Apple, dear heart, I love you tremendously but you fetishise thinness worse than a dreadful old woman-hating fashion designer – and you have to stop it.

When computers were heavier than a neutron star and thicker than a lazy footballer stereotype, thinness was a laudable goal; of course you wanted to slim down the chunkiness of a laptop computer you could barely hold with one hand. Until I used a PowerBook G3 recently I genuinely had forgotten quite what lunking great slabs laptops used to be.

iPad Air 2

Do two millimetres make that big a difference?

It's not that kind of transformative change I'm talking about, though. Getting a computer down from four centimetres thick to two makes a huge difference, but getting it from 20mm to 18mm is just willy-waving.

Like all willy-waving, it's designed to distract and impress and yet rarely does – and it's usually done for the wrong reasons. When Apple introduced the iPhone 6, it had a bigger footprint and weighed more than an iPhone 5s, but Apple shouted 'thin!' in the hope we wouldn't notice.

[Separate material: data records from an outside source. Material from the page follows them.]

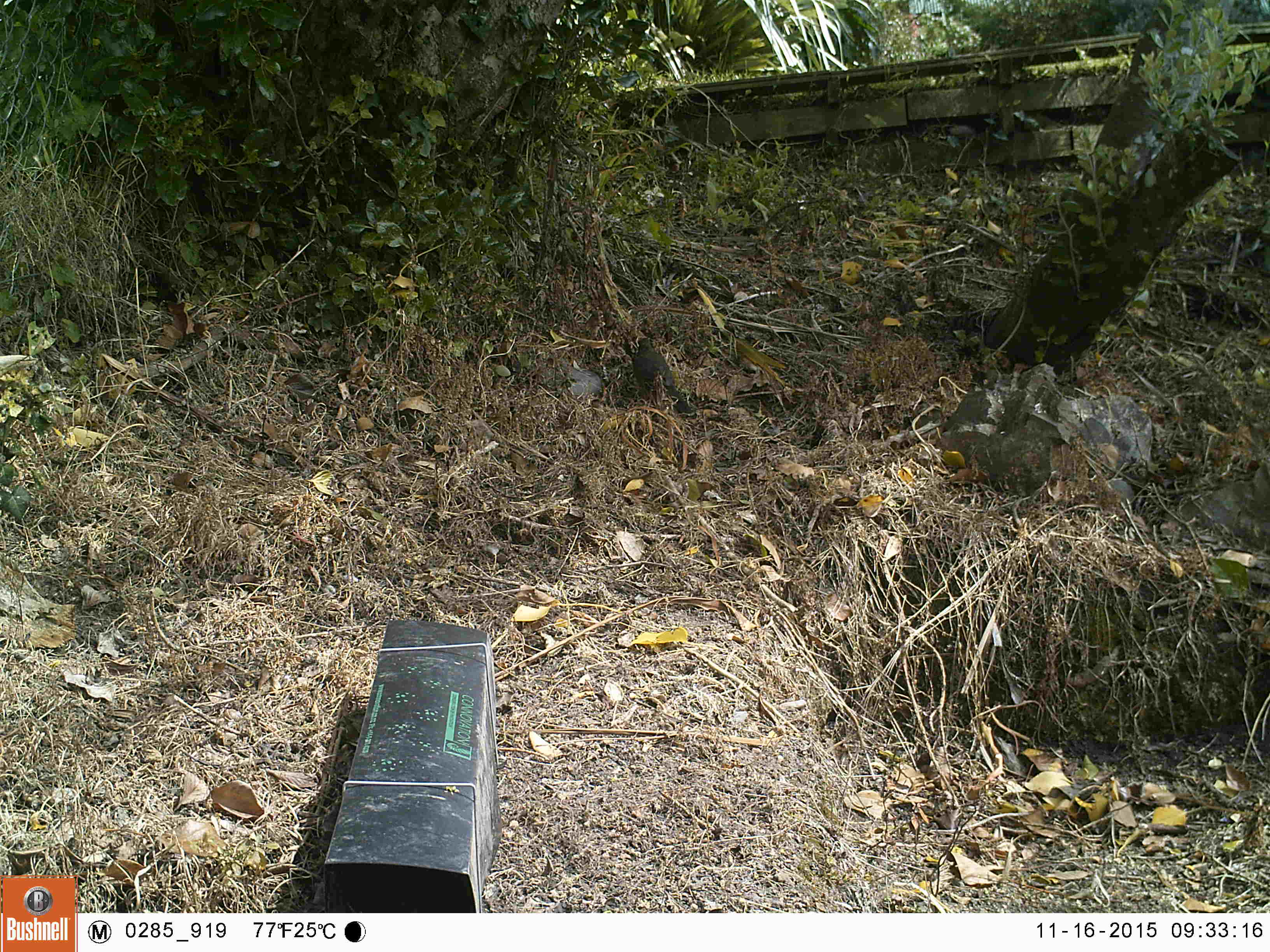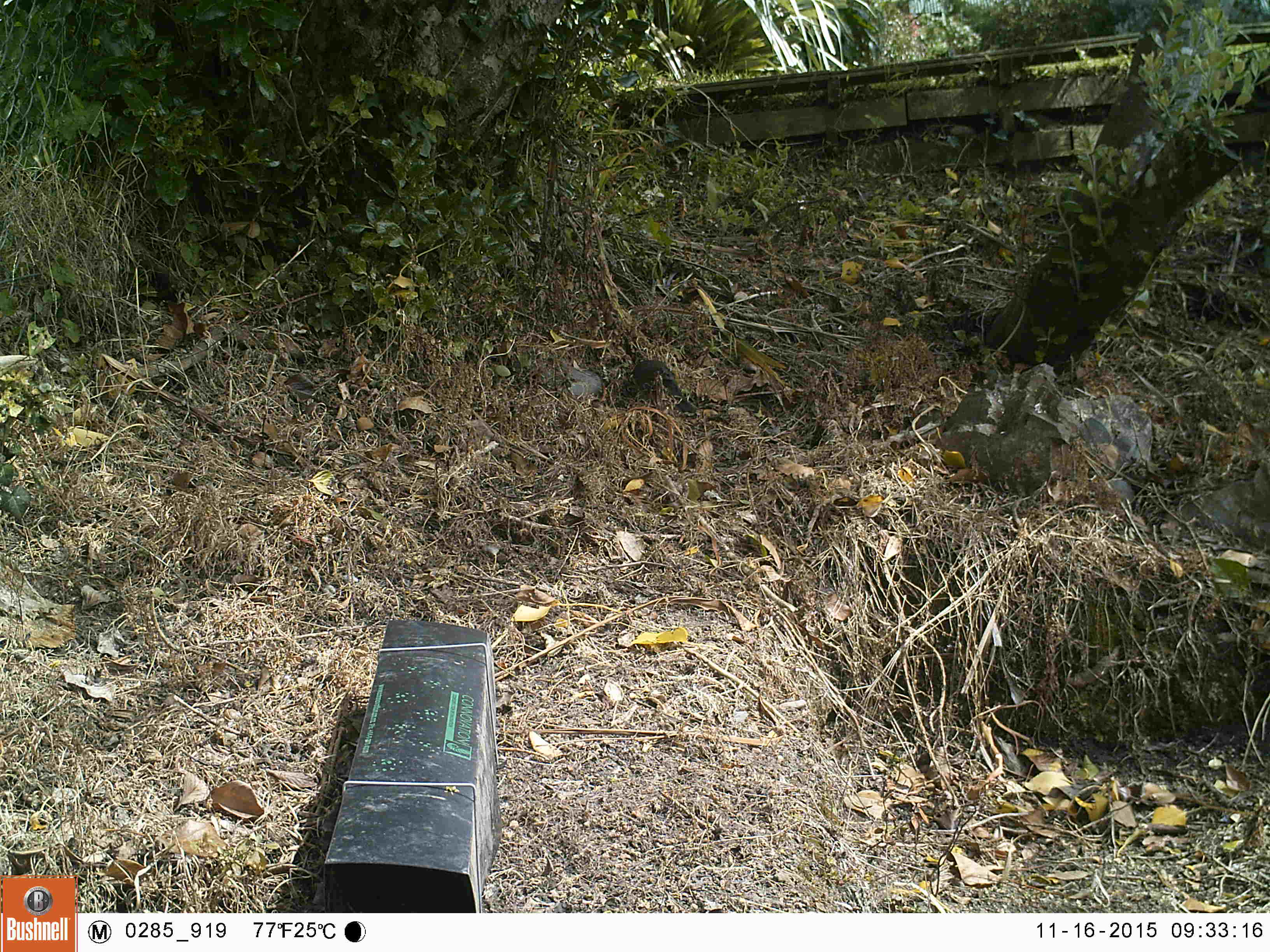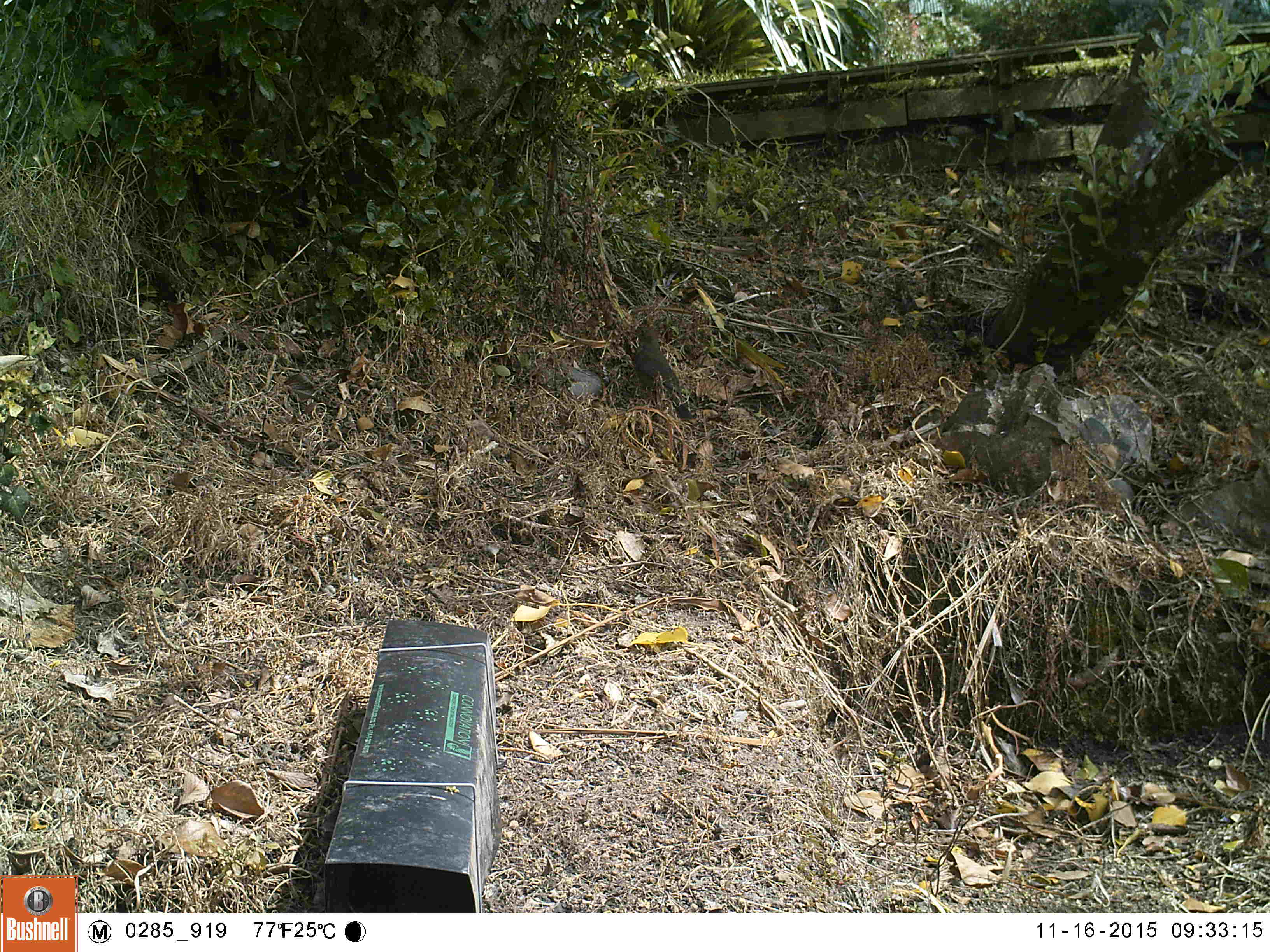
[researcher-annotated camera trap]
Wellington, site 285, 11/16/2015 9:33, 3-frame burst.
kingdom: Animalia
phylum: Chordata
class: Aves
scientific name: Aves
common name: bird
Bird (Aves).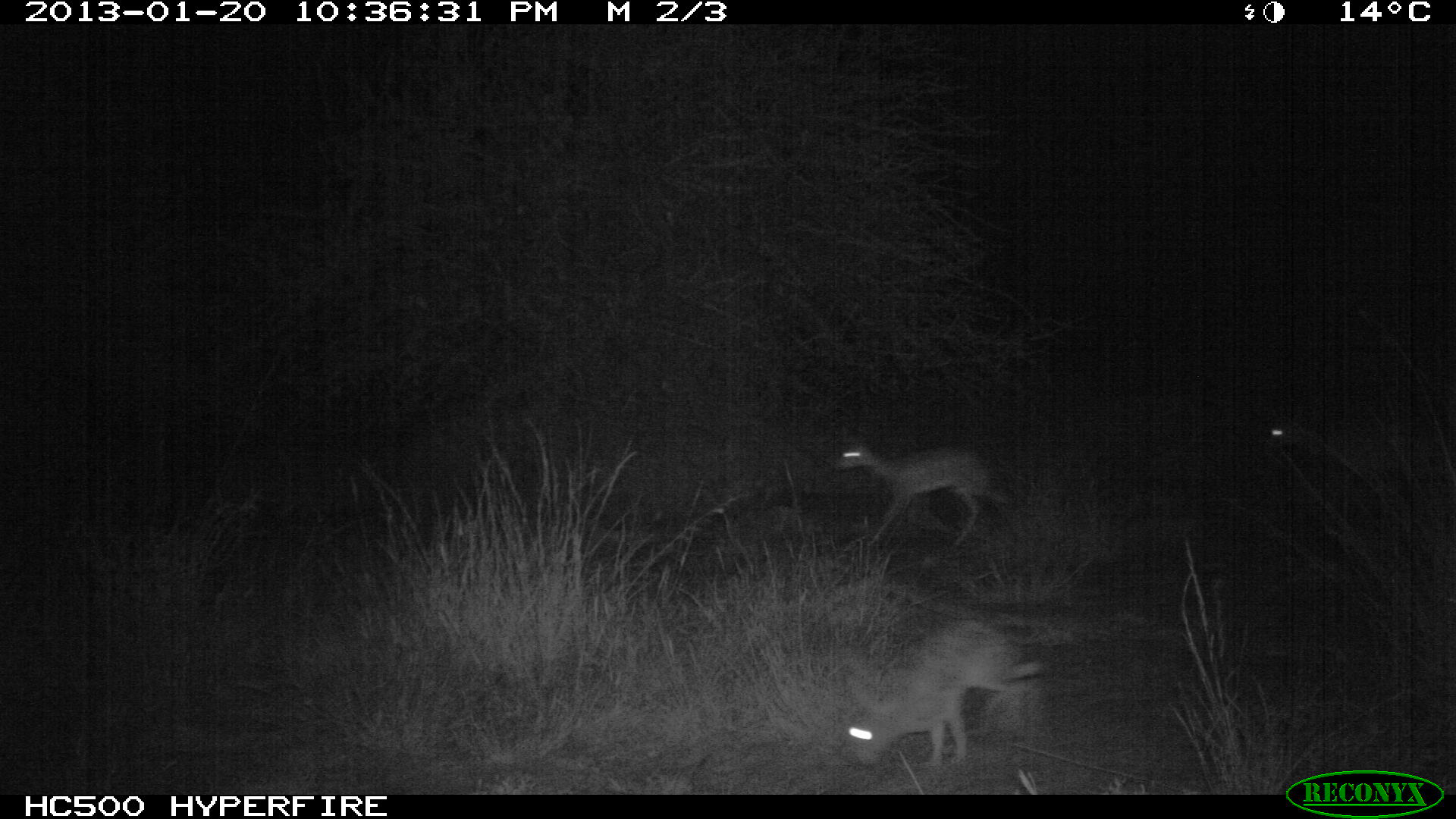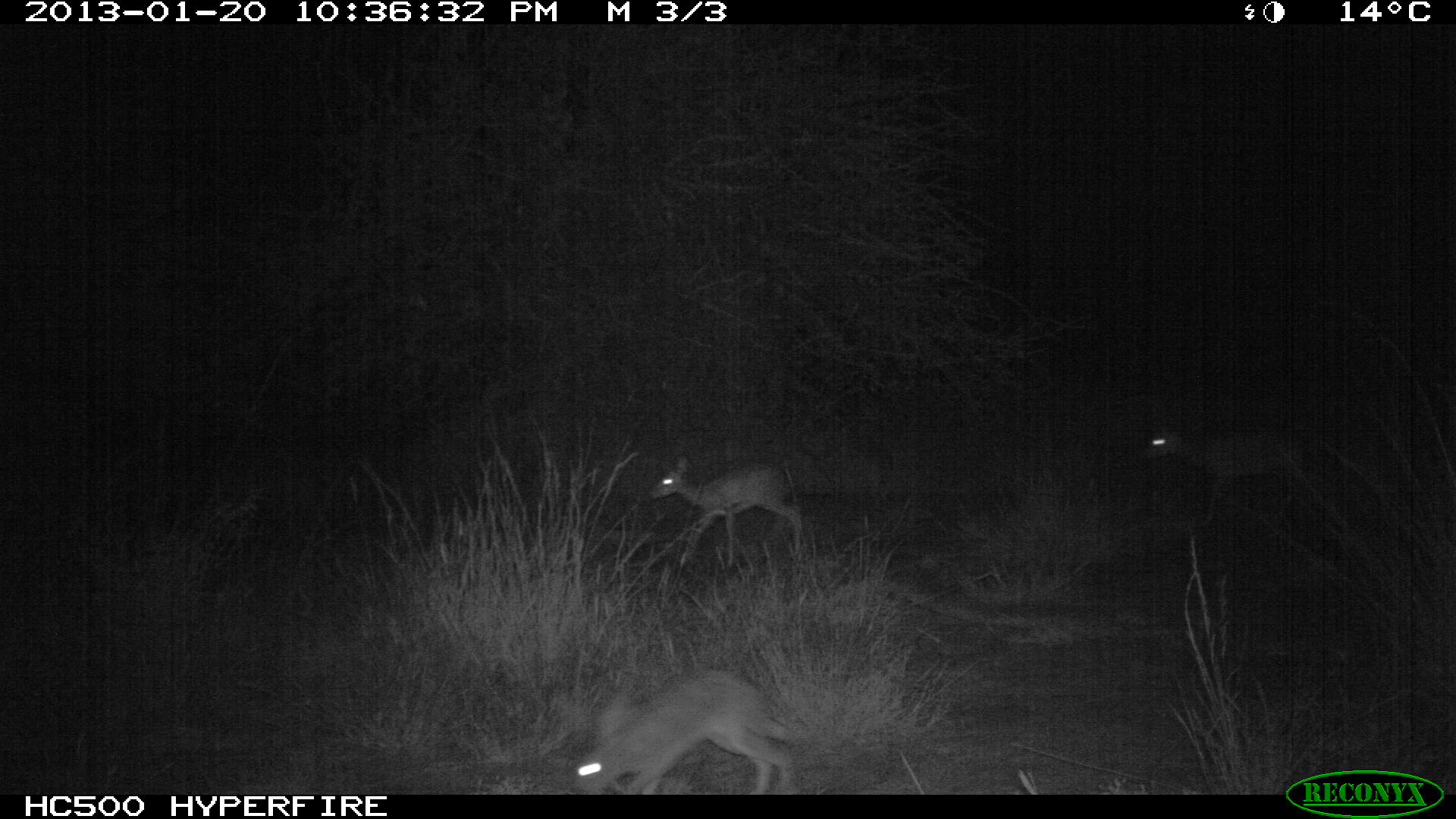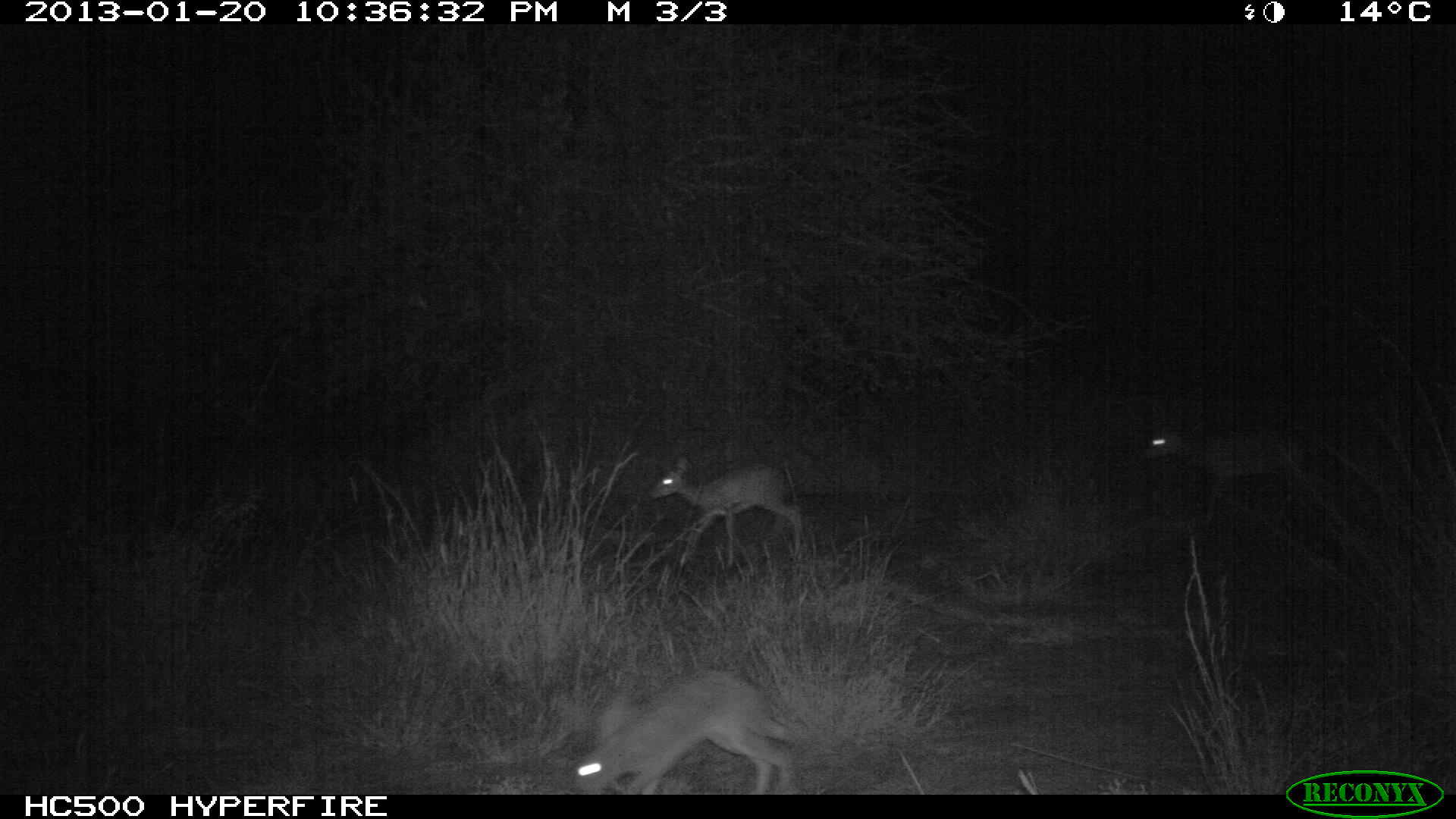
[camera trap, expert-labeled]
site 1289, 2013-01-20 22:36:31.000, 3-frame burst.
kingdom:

What we did notice is that at least initially it feels a little uncomfortably thin in the hand. What we did notice is that if they'd made it thicker – or even just 'the same thickness as the model it succeeded' – it would have had more space for a bigger battery. What we did notice is that thinner objects can be empirically less robust.

My point is that there are lots of good ergonomic and marketing reasons to make technology slimmer when it's unwieldy, but once a particular slimness is achieved it can actually be detrimental or at least unnecessary to make it thinner still.

I'm sure Apple is much smarter than I am, and I don't doubt that it has very good data and instincts that tell it people really will respond to a thinner-still iPad. But when you brag one year that the iPad Air can hide behind a pencil, and brag the next year that the iPad Air 2 can hide behind a pencil you've laser-shaved a bit off, it does smell a bit like you're struggling to differentiate the new model.

An obsession with thinness isn't healthy, whether it's in technology or in life. In technology it's merely a silly distraction, but that's not behaviour becoming of Apple.